2021.10.24 メッセージ内容

「選ばれたダビデ」 Ⅰサムエル16:6-13

彼の容貌や背の高さを見てはならない。・・・人はうわべを見るが、主は心を見る。(7節)

イスラエルの民は、神が王であることを認めず、人間の王を求めました。主は、あえてその願いを聞き届けられましたが、最初の王サウルは、主の声に聴き従わない人でした。そこでサムエルは、新たな王を選ぼうと主に祈り求めます。主は、サムエルの考えと違った基準を示されました。

一、顔かたちによらない

主は、エッサイの息子の中に新たな王を見出したと仰せられ、サムエルをその家庭に遣わされました。長男エリアブは、容貌も立派で背も高く、王になるのにふさわしいとサムエルは思いました。でも主は、「わたしは彼を退けている」と言われます。そういえば、最初の王サウルも美男子で長身でした(9:2)。次男も三男も不合格でした。次から次へと7人の息子たちが紹介されましたが、主はだれをも選ばれなかったのです。

現代社会では、特に人の容貌が重要視されます。結婚の条件が「三高」と言われたこともありましたね。しかしそれらは人のうわべであって、その人の本質を表してはいません。もし顔かたちが良いとしても、それは親から受け継いだものであって、本人が誇るところなど何もないのです。謙遜に神に感謝することが大切です。

二、年齢にもよらない

「子どもたちはこれで全部ですか」との問いに、父エッサイは羊の番をしていた末の子を紹介します。彼はまだ10代前半だったので、「まさかこの子が」と思っていたのでしょう。確かに、年齢が若いために大切な働きができない場合もあります。しかし、神の選びは年齢に左右されることはありません。年若くても、あるいは老人でも、主の働きのために選ばれることはあるのです。

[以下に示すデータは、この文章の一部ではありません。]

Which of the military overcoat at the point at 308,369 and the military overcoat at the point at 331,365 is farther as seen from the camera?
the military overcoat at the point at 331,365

現在、牧師になる人たちが不足しています。昔は若い時に主の召しを受けて、献身する人たちが多数いました。しかし現在は、50歳を過ぎてから、あるいは定年後に神学校に行く人たちもおられます。もちろん若いときに献身し、良い訓練を受けられるなら、それに越したことはないでしょう。でも、社会での経験が人の心を理解する助けになることもよくあります。主は、その人にしかできない奉仕をさせられるのです。

三、その心による

末の子こそダビデでした。彼は「血色が良く、目が美しく、姿も立派」でした。外見も悪くありませんでしたが、「主は心を見る」お方です。それゆえに彼は選ばれ、主はサムエルに「彼に油を注げ」と命じられました。父親や兄弟は、サムエルが指導していた預言者学校の特待生に選ばれたのだと思っていたのかもしれません。その日、王に必要な主の霊がダビデの上に下ったのです。

ダビデが正式に王になったのは、30歳を過ぎていたと推測されます。それまで約20年、彼は様々な苦難を経験することが、この書に記されています。これは、彼が神の民イスラエルの王になるために、どうしても必要な期間でした。苦難を経験してこそ、民衆を治めることができるからです。その間、「主の霊」はダビデと共にあり、彼の心を整えていきました。

私たちは、人間的な基準で人を判断してはなりません。外見を無視するわけではありませんが、本当に大切なのは目に見えない部分なのです。神がどのようにご覧になるかが、何よりも重要なのです。容貌を気にするよりも、私たちの心が神様にどう向かっているかを点検しましょう。そういう人を、主はご自身の働きに用いられます。